[Stored data entries]
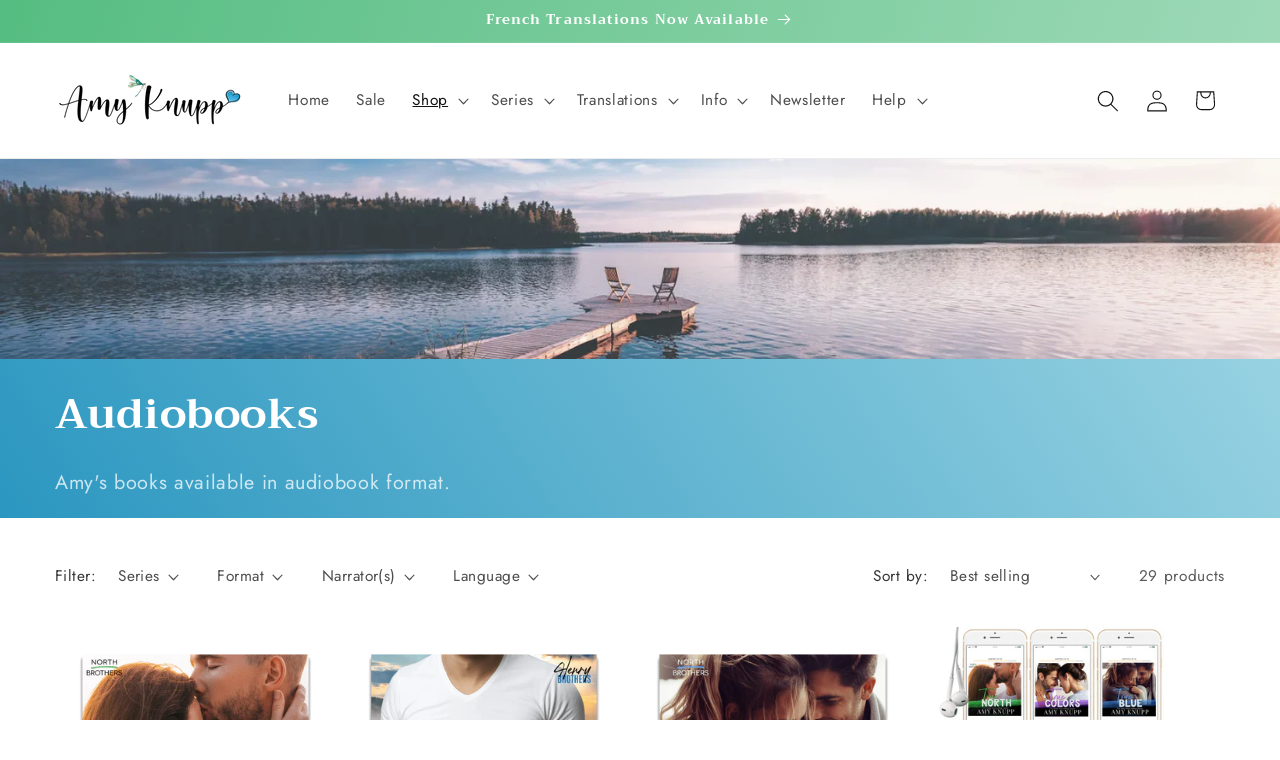

--- FILE ---
content_type: text/html; charset=UTF-8
request_url: https://pre.bossapps.co/api/js/1ea74c.myshopify.com/variants
body_size: 111
content:
{"40298626941057SP":"2634219649","40298626941057":"yes","40298626973825SP":"2634219649","40298626973825":"yes","40298657939585SP":"2634219649","40298657939585":"yes","40298657972353SP":"2634219649","40298657972353":"yes"}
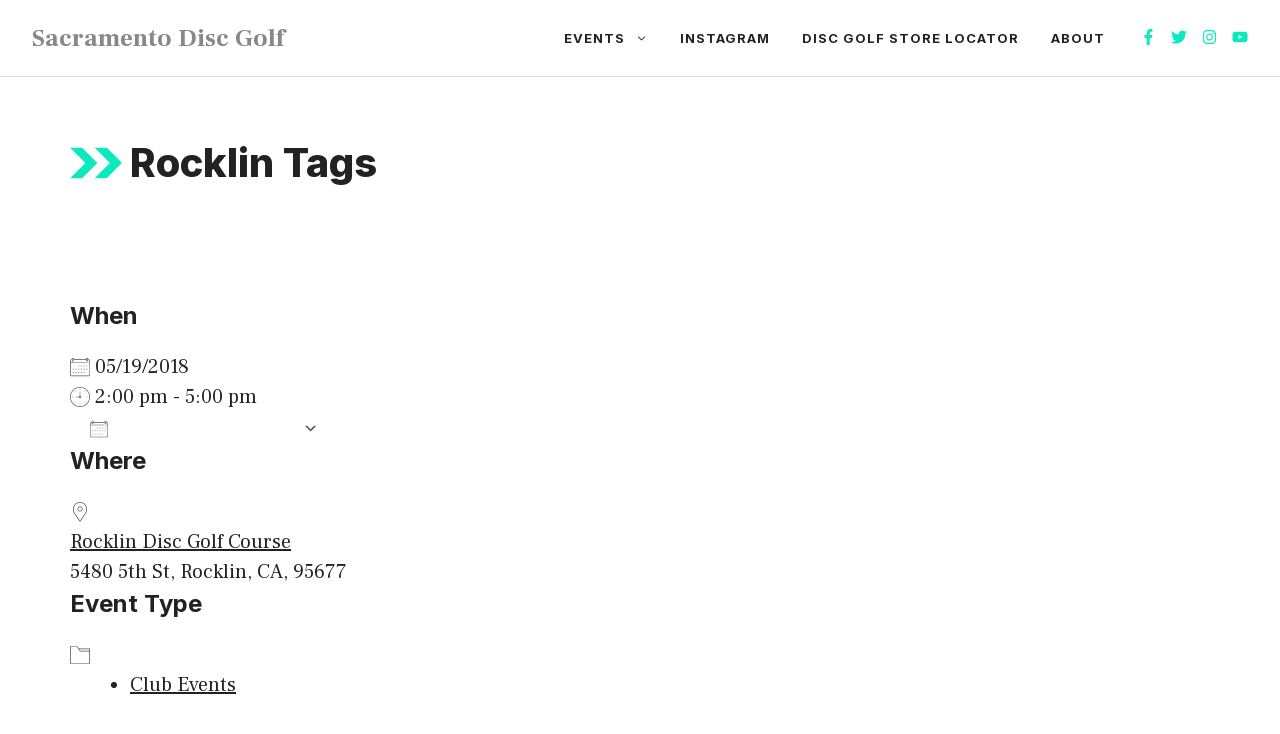

--- FILE ---
content_type: text/html; charset=utf-8
request_url: https://www.google.com/recaptcha/api2/aframe
body_size: 266
content:
<!DOCTYPE HTML><html><head><meta http-equiv="content-type" content="text/html; charset=UTF-8"></head><body><script nonce="2JtRJvtxGlnI454hVh3Psg">/** Anti-fraud and anti-abuse applications only. See google.com/recaptcha */ try{var clients={'sodar':'https://pagead2.googlesyndication.com/pagead/sodar?'};window.addEventListener("message",function(a){try{if(a.source===window.parent){var b=JSON.parse(a.data);var c=clients[b['id']];if(c){var d=document.createElement('img');d.src=c+b['params']+'&rc='+(localStorage.getItem("rc::a")?sessionStorage.getItem("rc::b"):"");window.document.body.appendChild(d);sessionStorage.setItem("rc::e",parseInt(sessionStorage.getItem("rc::e")||0)+1);localStorage.setItem("rc::h",'1768552595642');}}}catch(b){}});window.parent.postMessage("_grecaptcha_ready", "*");}catch(b){}</script></body></html>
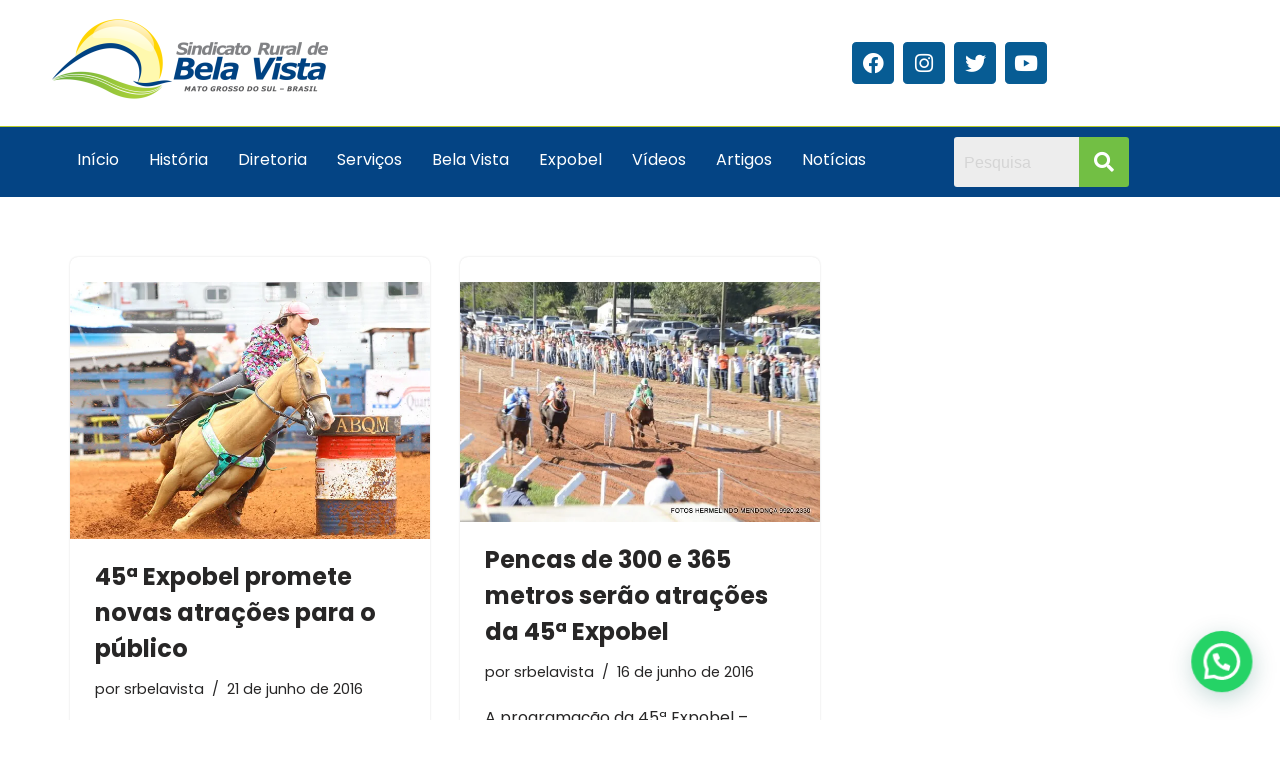

--- FILE ---
content_type: text/html; charset=utf-8
request_url: https://www.google.com/recaptcha/api2/aframe
body_size: 266
content:
<!DOCTYPE HTML><html><head><meta http-equiv="content-type" content="text/html; charset=UTF-8"></head><body><script nonce="hRN0ku0T6O42R6ovr2583g">/** Anti-fraud and anti-abuse applications only. See google.com/recaptcha */ try{var clients={'sodar':'https://pagead2.googlesyndication.com/pagead/sodar?'};window.addEventListener("message",function(a){try{if(a.source===window.parent){var b=JSON.parse(a.data);var c=clients[b['id']];if(c){var d=document.createElement('img');d.src=c+b['params']+'&rc='+(localStorage.getItem("rc::a")?sessionStorage.getItem("rc::b"):"");window.document.body.appendChild(d);sessionStorage.setItem("rc::e",parseInt(sessionStorage.getItem("rc::e")||0)+1);localStorage.setItem("rc::h",'1770130659194');}}}catch(b){}});window.parent.postMessage("_grecaptcha_ready", "*");}catch(b){}</script></body></html>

■ WHAT YOU HAVE TO DO
Repeat the records above exactly, leaving out any pictures they contain.

■ EXERCISE RESPONSE
--- FILE ---
content_type: text/html; charset=UTF-8
request_url: https://pre.bossapps.co/api/js/1ea74c.myshopify.com/variants
body_size: 111
content:
{"40298626941057SP":"2634219649","40298626941057":"yes","40298626973825SP":"2634219649","40298626973825":"yes","40298657939585SP":"2634219649","40298657939585":"yes","40298657972353SP":"2634219649","40298657972353":"yes"}

--- FILE ---
content_type: text/html; charset=utf-8
request_url: https://www.google.com/recaptcha/api2/aframe
body_size: 266
content:
<!DOCTYPE HTML><html><head><meta http-equiv="content-type" content="text/html; charset=UTF-8"></head><body><script nonce="2JtRJvtxGlnI454hVh3Psg">/** Anti-fraud and anti-abuse applications only. See google.com/recaptcha */ try{var clients={'sodar':'https://pagead2.googlesyndication.com/pagead/sodar?'};window.addEventListener("message",function(a){try{if(a.source===window.parent){var b=JSON.parse(a.data);var c=clients[b['id']];if(c){var d=document.createElement('img');d.src=c+b['params']+'&rc='+(localStorage.getItem("rc::a")?sessionStorage.getItem("rc::b"):"");window.document.body.appendChild(d);sessionStorage.setItem("rc::e",parseInt(sessionStorage.getItem("rc::e")||0)+1);localStorage.setItem("rc::h",'1768552595642');}}}catch(b){}});window.parent.postMessage("_grecaptcha_ready", "*");}catch(b){}</script></body></html>

--- FILE ---
content_type: text/html; charset=utf-8
request_url: https://www.google.com/recaptcha/api2/aframe
body_size: 266
content:
<!DOCTYPE HTML><html><head><meta http-equiv="content-type" content="text/html; charset=UTF-8"></head><body><script nonce="hRN0ku0T6O42R6ovr2583g">/** Anti-fraud and anti-abuse applications only. See google.com/recaptcha */ try{var clients={'sodar':'https://pagead2.googlesyndication.com/pagead/sodar?'};window.addEventListener("message",function(a){try{if(a.source===window.parent){var b=JSON.parse(a.data);var c=clients[b['id']];if(c){var d=document.createElement('img');d.src=c+b['params']+'&rc='+(localStorage.getItem("rc::a")?sessionStorage.getItem("rc::b"):"");window.document.body.appendChild(d);sessionStorage.setItem("rc::e",parseInt(sessionStorage.getItem("rc::e")||0)+1);localStorage.setItem("rc::h",'1770130659194');}}}catch(b){}});window.parent.postMessage("_grecaptcha_ready", "*");}catch(b){}</script></body></html>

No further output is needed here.